> _TASK_:
Extract every line of the records that contains the string "bbox", treating uppercase and lowercase letters as different.
***** PROVIDED DATA *****
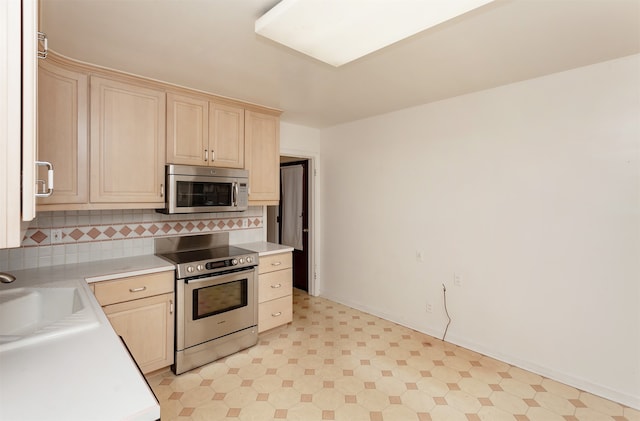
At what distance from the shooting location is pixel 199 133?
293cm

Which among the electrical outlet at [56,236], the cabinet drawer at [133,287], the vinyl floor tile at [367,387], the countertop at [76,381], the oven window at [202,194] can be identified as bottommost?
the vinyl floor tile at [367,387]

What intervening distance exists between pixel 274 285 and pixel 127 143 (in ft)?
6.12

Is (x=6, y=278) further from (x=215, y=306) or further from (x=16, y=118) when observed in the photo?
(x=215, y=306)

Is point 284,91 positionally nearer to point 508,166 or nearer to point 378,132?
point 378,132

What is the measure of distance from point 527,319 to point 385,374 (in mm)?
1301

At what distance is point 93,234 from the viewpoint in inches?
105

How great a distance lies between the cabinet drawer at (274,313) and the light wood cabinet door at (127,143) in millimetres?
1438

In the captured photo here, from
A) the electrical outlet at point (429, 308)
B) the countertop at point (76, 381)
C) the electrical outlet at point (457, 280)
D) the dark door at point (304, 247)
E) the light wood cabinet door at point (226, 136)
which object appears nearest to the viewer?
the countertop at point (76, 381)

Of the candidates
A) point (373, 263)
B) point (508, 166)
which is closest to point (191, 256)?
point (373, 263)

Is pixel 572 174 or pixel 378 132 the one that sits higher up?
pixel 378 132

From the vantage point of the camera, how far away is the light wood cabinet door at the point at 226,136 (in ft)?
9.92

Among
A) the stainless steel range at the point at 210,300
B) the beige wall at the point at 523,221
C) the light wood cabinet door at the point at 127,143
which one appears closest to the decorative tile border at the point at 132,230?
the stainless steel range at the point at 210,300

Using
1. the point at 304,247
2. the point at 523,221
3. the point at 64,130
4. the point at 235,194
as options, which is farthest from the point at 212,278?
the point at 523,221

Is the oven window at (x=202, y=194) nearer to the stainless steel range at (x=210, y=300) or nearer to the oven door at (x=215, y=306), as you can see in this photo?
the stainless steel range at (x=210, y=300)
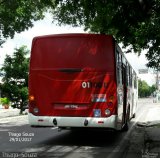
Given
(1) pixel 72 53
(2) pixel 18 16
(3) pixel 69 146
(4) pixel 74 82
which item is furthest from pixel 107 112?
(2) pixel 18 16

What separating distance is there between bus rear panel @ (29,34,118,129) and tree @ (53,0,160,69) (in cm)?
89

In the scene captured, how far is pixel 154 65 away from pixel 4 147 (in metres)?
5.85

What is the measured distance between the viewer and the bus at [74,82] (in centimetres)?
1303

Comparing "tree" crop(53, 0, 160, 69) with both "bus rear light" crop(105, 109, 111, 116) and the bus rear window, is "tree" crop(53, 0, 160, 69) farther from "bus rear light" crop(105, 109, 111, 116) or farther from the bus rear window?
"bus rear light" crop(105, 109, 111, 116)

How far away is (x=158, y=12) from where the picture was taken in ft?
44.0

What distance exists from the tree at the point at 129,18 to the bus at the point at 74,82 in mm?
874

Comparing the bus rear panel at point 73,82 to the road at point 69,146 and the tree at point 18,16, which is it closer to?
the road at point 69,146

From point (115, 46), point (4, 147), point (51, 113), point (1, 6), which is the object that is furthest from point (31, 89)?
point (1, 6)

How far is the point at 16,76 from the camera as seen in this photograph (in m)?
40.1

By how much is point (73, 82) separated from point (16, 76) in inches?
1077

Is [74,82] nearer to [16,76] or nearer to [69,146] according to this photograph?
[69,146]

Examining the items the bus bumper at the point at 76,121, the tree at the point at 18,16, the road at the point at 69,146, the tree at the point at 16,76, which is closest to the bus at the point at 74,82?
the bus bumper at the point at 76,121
*****
***** PROVIDED DATA *****
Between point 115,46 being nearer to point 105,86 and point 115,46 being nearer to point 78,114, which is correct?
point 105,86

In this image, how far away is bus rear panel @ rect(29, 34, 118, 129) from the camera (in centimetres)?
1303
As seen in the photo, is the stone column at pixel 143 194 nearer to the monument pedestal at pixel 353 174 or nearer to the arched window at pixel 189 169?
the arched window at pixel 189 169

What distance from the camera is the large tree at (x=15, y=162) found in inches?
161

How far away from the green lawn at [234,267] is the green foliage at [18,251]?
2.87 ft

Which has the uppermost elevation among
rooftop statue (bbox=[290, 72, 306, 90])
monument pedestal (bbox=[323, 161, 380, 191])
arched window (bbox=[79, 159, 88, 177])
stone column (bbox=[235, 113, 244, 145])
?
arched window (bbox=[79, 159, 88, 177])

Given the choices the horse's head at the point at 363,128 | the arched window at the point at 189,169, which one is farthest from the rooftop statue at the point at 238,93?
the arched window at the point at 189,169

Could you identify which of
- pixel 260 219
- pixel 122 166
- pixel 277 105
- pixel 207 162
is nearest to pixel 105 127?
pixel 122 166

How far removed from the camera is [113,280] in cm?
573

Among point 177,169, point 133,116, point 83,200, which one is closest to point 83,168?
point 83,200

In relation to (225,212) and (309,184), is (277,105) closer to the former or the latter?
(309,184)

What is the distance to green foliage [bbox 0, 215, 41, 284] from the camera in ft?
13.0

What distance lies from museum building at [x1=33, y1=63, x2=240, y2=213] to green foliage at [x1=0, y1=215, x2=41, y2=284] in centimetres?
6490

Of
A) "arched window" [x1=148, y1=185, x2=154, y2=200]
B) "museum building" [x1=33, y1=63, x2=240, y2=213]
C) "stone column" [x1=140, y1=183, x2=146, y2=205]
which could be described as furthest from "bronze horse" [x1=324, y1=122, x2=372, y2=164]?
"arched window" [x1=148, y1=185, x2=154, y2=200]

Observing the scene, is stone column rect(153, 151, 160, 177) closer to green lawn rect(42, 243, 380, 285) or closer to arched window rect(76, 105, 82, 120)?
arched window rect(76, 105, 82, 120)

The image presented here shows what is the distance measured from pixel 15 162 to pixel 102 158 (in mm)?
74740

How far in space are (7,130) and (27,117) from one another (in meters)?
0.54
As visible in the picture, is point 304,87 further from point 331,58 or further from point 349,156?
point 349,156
*****
> _COMPLETE RESPONSE_:
rooftop statue (bbox=[290, 72, 306, 90])
monument pedestal (bbox=[323, 161, 380, 191])
arched window (bbox=[79, 159, 88, 177])
stone column (bbox=[235, 113, 244, 145])
arched window (bbox=[79, 159, 88, 177])
What is the distance to green foliage [bbox 0, 215, 41, 284] from the camera in ft?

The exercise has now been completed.